On 10/27/17 1:56 PM, Chris Dennis wrote:
I’m very confused about what was intended with the ‘UNORDERED’ Collector
characteristic. My logical inference was that unordered as a Collector
characteristic meant that the result of this collector applied to any stream
was independent of the order of element delivery. This means that the stream
backend could safely elide any ordered characteristic of the stream driving the
collector and open up more possible execution pathways (parallelism for
example). The javadoc for unordered is two sentences:
/**
* Indicates that the collection operation does not commit to preserving
* the encounter order of input elements. (This might be true if the
* result container has no intrinsic order, such as a {@link Set}.)
*/
The first sentence makes sense, although it is phrased in a way that also
explains the behavior seen if you flag an order sensitive collector as
unordered. The second sentence is weird, it implies a relation between
collectors, encounter order, and an inherent ordering or iteration order of a
collection object that might be the target of a collection. To me the important
property of a Collection object with regards to ordering of a Collector that
fills it is whether reordering the insertions to the collection can change the
resultant state, for a Set this is clearly true since only the first presented
element that is equal will be stored.
I think you need to be very careful making any assumptions about which of equal
elements will end up in a set. Consider the spec of Set.addAll:
Adds all of the elements in the specified collection to this set
if they're not already present.
Suppose the source collection has several non-identical elements that are equal
to each other. This says nothing about which of them is preserved, and indeed
there is no mention whatsoever about the identity of equal objects. The entire
Set spec is defined in terms of equals, not identity. So I think it's mistaken
to assume that the first of equal but non-identical objects will be stored.

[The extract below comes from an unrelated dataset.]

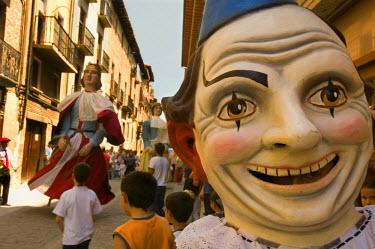 EU27_JMI0063_M Three large portable man-carried statues Fiestas de la Juventud in Puente de Reine village, Navarra, Spain.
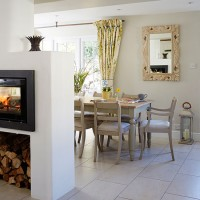 Neutral open-plan dining room with central woodburner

(This is also the reason I changed the specification of Set.copyOf in my recent
draft, to remove the requirement that the first such element be preserved.
Set.addAll and Collectors.toSet make no such stipulation.)
There is also a paragraph in the Collector javadoc:
* <p>For collectors that do not have the {@code UNORDERED} characteristic,
* two accumulated results {@code a1} and {@code a2} are equivalent if
* {@code finisher.apply(a1).equals(finisher.apply(a2))}. For unordered
* collectors, equivalence is relaxed to allow for non-equality related to
* differences in order. (For example, an unordered collector that accumulated
* elements to a {@code List} would consider two lists equivalent if they
* contained the same elements, ignoring order.)
This seems weird, why would we try to define correctness of a parallel
reduction against a collector that was sensitive to ordering.
This is indeed a bit odd, but it makes sense. You might have a collector that
collects into a List, because you want to collect duplicates. But you might not
actually care about the order; you just want all the elements. The fact that
List stores elements in some order is irrelevant. In this case such a collector
would quite reasonably have the UNORDERED characteristic.
Finally, when investigating the properties of the collectors returned from the
Collectors static factory I was surprised to discover that none of the
collectors that are truly unordered were marked as such (counting, min, max,
averaging, summing, summarizing), and the only collector that was marked as
unordered was Collectors.toSet(), which although it is explicitly marked as
unordered seems like it really shouldn’t be.
Whats going on here? Which parts of all this are intended and which (if any)
are bugs?
Well I think it does make sense for the toSet() collector to be UNORDERED. It
may be the case, though, that other collectors are lacking the UNORDERED
characteristic that they should have. That sounds like it might be a bug.
s'marks
Thanks in advance for any enlightenment,
Chris Dennis
P.S. Coincidentally the unordered toSet() collector works perfectly at the
moment due to the happy interaction of the Spliterator.trySplit() contract and
the folding/combining behavior of the stream implementations parallel reduction
algorithm.